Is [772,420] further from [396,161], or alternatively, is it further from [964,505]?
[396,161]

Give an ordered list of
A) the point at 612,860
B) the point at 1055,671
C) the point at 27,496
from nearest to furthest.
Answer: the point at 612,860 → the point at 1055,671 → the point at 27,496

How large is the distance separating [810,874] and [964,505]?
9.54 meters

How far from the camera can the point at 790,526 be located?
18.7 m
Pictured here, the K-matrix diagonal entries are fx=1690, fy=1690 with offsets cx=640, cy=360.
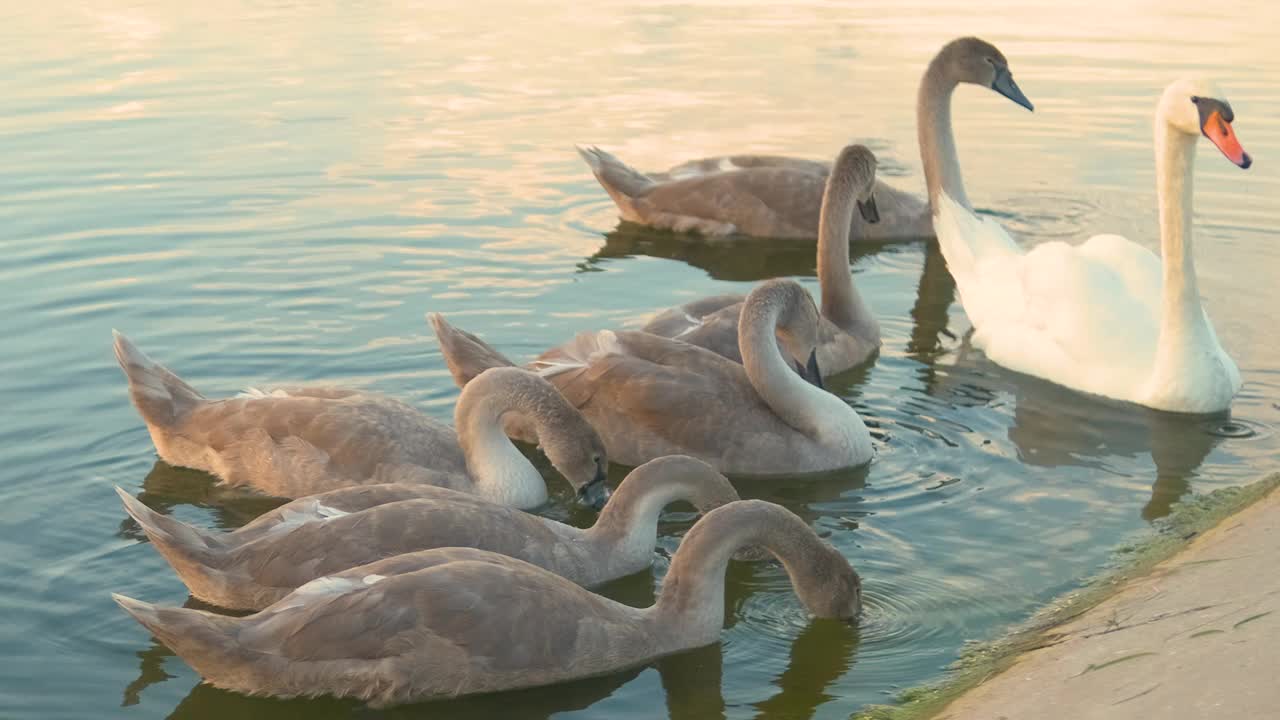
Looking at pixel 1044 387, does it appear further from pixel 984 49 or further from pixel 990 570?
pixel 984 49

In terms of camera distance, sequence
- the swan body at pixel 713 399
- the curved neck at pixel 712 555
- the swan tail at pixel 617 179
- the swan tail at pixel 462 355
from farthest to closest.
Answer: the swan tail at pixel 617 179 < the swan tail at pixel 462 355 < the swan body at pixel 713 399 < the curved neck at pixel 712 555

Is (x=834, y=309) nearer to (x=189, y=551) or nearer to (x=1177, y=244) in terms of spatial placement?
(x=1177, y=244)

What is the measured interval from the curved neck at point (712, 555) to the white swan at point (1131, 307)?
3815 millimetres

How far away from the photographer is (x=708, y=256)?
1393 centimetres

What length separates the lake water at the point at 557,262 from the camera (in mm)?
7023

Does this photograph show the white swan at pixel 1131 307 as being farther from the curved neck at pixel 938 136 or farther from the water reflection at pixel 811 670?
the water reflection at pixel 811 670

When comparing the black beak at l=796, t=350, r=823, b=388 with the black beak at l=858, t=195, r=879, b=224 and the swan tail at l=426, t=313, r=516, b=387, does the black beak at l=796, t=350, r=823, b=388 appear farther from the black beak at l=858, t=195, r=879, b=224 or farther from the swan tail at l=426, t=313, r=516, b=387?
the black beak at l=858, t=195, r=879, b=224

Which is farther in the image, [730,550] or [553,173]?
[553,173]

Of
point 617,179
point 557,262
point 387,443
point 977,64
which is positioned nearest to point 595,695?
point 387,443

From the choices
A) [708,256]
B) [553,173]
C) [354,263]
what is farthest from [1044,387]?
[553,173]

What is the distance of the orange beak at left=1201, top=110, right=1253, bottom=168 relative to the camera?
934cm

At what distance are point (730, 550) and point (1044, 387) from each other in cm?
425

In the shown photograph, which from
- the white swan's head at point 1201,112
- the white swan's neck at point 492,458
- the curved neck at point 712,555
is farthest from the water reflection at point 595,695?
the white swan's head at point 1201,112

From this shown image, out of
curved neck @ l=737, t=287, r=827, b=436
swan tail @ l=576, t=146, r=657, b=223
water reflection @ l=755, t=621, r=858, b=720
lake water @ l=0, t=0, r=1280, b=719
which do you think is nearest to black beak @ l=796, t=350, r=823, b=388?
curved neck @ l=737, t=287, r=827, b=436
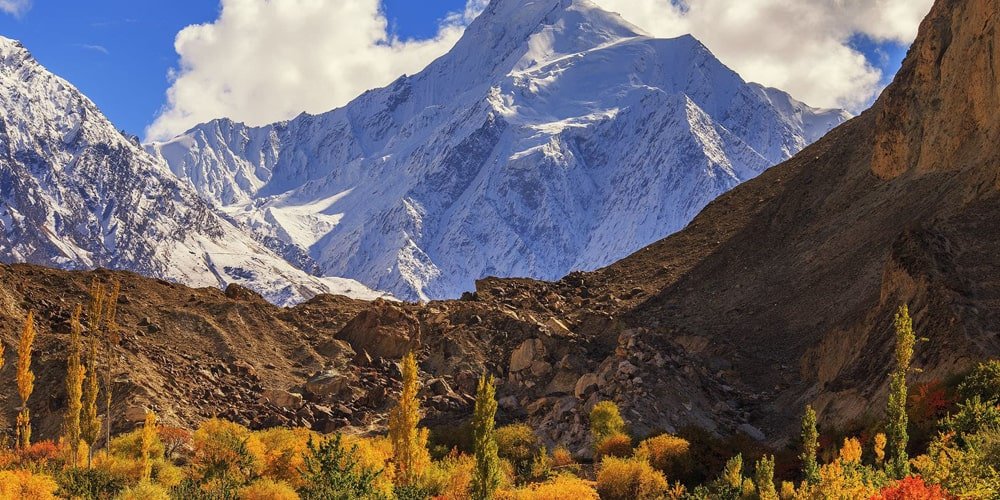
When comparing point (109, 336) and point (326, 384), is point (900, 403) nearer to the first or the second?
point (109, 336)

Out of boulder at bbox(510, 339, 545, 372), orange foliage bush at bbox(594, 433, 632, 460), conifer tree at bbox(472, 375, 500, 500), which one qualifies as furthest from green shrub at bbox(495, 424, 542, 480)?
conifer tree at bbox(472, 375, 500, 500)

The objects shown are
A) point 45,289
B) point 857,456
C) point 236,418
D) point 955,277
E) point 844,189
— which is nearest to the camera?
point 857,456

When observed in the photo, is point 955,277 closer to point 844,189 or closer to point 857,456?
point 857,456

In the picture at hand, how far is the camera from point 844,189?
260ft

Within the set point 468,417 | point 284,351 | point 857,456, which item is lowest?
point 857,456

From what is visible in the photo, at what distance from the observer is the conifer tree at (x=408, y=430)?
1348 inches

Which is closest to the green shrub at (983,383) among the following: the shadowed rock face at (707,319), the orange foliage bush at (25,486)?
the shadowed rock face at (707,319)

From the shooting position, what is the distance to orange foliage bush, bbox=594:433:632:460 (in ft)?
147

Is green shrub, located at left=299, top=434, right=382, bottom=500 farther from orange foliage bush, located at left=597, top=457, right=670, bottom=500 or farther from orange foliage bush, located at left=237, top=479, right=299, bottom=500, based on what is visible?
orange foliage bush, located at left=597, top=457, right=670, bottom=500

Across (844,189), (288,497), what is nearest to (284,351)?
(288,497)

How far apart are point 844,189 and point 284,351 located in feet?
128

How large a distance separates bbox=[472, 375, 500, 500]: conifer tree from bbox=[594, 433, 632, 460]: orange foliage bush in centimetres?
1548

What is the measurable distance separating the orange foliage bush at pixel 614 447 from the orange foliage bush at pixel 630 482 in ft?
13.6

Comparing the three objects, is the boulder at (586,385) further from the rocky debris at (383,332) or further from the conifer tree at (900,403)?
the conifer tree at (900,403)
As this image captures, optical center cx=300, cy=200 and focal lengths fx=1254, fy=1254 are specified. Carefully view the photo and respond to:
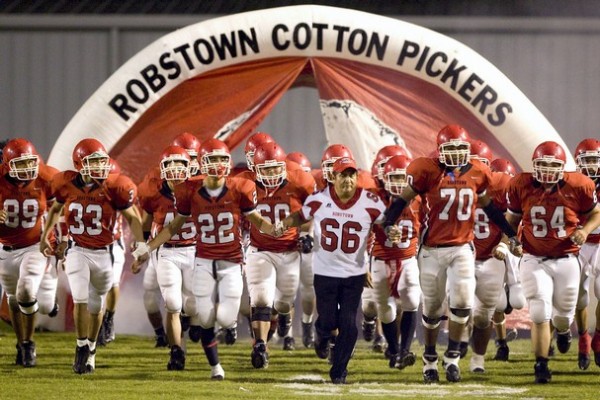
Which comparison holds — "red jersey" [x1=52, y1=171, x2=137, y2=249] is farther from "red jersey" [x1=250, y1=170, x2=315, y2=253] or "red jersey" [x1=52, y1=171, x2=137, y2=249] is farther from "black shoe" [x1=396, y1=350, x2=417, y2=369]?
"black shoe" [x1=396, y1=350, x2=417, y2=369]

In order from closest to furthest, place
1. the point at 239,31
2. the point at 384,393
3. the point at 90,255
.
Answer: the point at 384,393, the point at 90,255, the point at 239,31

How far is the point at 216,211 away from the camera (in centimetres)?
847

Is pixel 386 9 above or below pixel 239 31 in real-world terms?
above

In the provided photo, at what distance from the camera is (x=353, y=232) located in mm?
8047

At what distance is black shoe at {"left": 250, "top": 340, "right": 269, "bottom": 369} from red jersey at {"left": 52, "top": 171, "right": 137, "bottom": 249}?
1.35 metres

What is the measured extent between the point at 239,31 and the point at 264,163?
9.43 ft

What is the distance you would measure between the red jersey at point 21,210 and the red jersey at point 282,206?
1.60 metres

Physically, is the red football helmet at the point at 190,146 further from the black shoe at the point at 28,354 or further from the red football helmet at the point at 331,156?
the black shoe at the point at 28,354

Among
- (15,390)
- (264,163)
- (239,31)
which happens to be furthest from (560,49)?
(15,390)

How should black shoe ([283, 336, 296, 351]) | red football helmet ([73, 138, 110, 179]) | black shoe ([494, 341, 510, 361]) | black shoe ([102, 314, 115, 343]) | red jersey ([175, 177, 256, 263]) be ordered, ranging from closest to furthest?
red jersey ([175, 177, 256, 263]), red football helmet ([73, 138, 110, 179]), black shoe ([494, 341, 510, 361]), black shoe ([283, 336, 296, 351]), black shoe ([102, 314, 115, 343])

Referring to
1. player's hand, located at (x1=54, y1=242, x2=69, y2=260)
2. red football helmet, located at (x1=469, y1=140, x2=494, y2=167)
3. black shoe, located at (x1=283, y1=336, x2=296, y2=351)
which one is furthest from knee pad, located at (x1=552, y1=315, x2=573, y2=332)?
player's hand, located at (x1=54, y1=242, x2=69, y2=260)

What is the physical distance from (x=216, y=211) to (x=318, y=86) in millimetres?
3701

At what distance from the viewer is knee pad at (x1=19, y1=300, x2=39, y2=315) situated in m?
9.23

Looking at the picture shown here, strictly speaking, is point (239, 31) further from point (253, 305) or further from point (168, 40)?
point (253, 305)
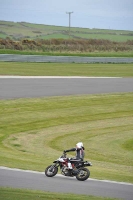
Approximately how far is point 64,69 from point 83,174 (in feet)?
□ □ □ □ □ □ □
(TO DO)
Pull from the material above, word for word, every line beginning with the one that contains "What is the measured extent" and ending with the one that contains "1.60 metres", both of those lines included.

(ANSWER TO THIS PROBLEM)
What is the measured extent between the point at 239,31 and the point at 264,163?
9.43 ft

What is the distance you would measure between the red jersey at point 21,210 and the red jersey at point 282,206?
1.60 metres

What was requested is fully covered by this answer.